— begin SOURCE PASSAGE —
In [1]:
import numpy as np
import pandas as pd
import matplotlib.pyplot as plt
%precision 4

'%.4f'

# Code for Hypothetical models and theta values for user

In [26]:
#Cleaning data
#Dropping rows where impression_time<=0; because without seeing the user can't take any swipe action
#Dropping rows where impression_time >= 90000ms; this will be done because almost 99% values are in this range(<100000ms).

def cleanAndNormalizeData(userDataframe):
    indexNames = userDataframe[(userDataframe['impression_time'] <= 0) | (userDataframe['impression_time'] > 90000)].index
    modifiedData= userDataframe.drop(indexNames, axis=0)
    modifiedData['swipe_direction'].replace('SWIPED_OUT',-1,inplace = True)
    modifiedData['swipe_direction'].replace('SWIPED_IN',1,inplace = True)
    
    modifiedNormalizedData = getZScore(modifiedData)
    
    return modifiedNormalizedData

In [3]:
#Using Z-score normaliztion to normalize the impression_time column

def getZScore(modifiedData):
    z_score = (modifiedData['impression_time'] - modifiedData['impression_time'].mean())/modifiedData['impression_time'].std()
    modifiedData['z_score'] = z_score
    return modifiedData

In [172]:
#initializing random rating
def randomRating(cleanedData):
    cleanedData['rating'] = np.random.randint(4000,5000,cleanedData.shape[0])
    cleanedData['rating'] = cleanedData['rating']/10000  
        
    return cleanedData

In [168]:
def getOptimalTheta(iniData):
    iniData['bias_unit'] = 1
    iniTheta = [[0],[0],[0]]
    alpha = 0.01
    num_iters = 1500
    optimal =  []
    
    for user in userList:
        tempItems = iniData.loc[iniData['user_id'] == user]
        userItems = tempItems[['bias_unit','swipe_direction','z_score','rating']]
        featureVec = userItems.iloc[:,[0,1,2]].values
        resultVec = userItems.iloc[:,[3]].values
        optimalTheta = gradientDescent(featureVec,resultVec,iniTheta,alpha,num_iters)

In [169]:
#calculating optimal theta value
def gradientDescent(featureVec, resultVec, theta, alpha, num_iters):
    m = resultVec.size
    J_history = np.zeros(num_iters)
    
    for iter in np.arange(num_iters):
        hypothesis = featureVec.dot(theta)
        theta = theta - alpha*(1/m)*(featureVec.T.dot(hypothesis-resultVec))
    return(theta)

In [170]:
#calculating the cost for predected value and original value
def computeCost(featureVec, resultVec, theta):
    m = resultVec.size
    J = 0
    
    hypothesis = featureVec.dot(theta)
    
    J = 1/(2*m)*np.sum(np.square(hypothesis-resultVec))
    
    return(J)

In [178]:
#loading data from data.csv file
userDframe = pd.read_csv('data.csv')

cleanedData = cleanAndNormalizeData(userDframe)
#print(cleanedData['rating'])
iniData = randomRating(cleanedData)
— end SOURCE PASSAGE —
● **PROMPT**: Write what comes next in the Python notebook on computing per-user theta values from swipe data, continuing from its last line.
— begin INFORMATION PROVIDED —
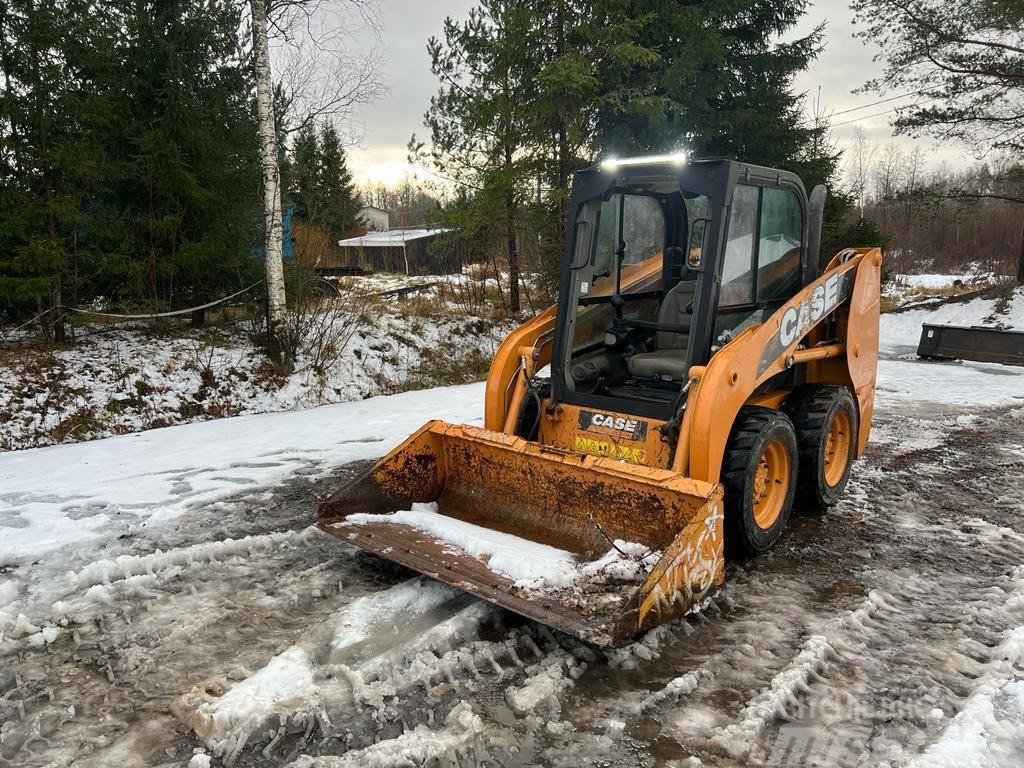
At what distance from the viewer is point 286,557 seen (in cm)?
— end INFORMATION PROVIDED —
● **ANSWER TO THIS TASK**:
userList = list(set(iniData['user_id']))
dealList = list(sorted(set(iniData['deal_id'])))

iniData.to_csv('normalizedData.csv', encoding='utf-8', index=False)

getOptimalTheta(iniData)

saveRecommendationList()

# Code for getting recommended deals/cards

In [177]:
df = pd.read_csv('normalizedData.csv',usecols=[0,3,6], names=['user_id', 'deal_id', 'rating'],header=0)
data = pd.pivot_table(df, index='deal_id', columns='user_id', values='rating')
data.head()
uu_sim = data.corr()

In [176]:
#function for getting the neighbours for the user
def get_top_users(uu_sim,target,n=5):
    target_cor = uu_sim.loc[target]
    top_neighbors = target_cor.nlargest(n+1).iloc[1:]
    return top_neighbors
    

In [175]:
#function for generating user's recommendation list
def get_user_deal_score(deal,user):
    neighbors = get_top_users(uu_sim,user)
    rating_sum = 0
    weight_sum = 0
    for user,w in zip(neighbors.index,neighbors.values):
        if np.isnan(deal[user]):
            continue
        rating_sum += deal[user] * w
        weight_sum += w
    if weight_sum == 0:
        return 0
    else:
        return rating_sum/weight_sum

In [174]:
#this function is saving the data in a file.
def saveRecommendationList():
    predictedTable = pd.DataFrame(columns=['user_id', 'deal_id', 'predicted_value'])

    for user in userList:
        table = pd.DataFrame()
        for i in range(len(userList)):    
            predict = data.apply(get_user_deal_score,axis=1,args=(user,))
            predictValue = predict.tolist()
            table = pd.DataFrame({'user_id': user,
                                  'deal_id': dealList,
                                  'predicted_value': predictValue})
        predictedTable = pd.concat([predictedTable,table])    
    
    predictedTable.to_csv('recommendationList.csv', encoding='utf-8', index=True)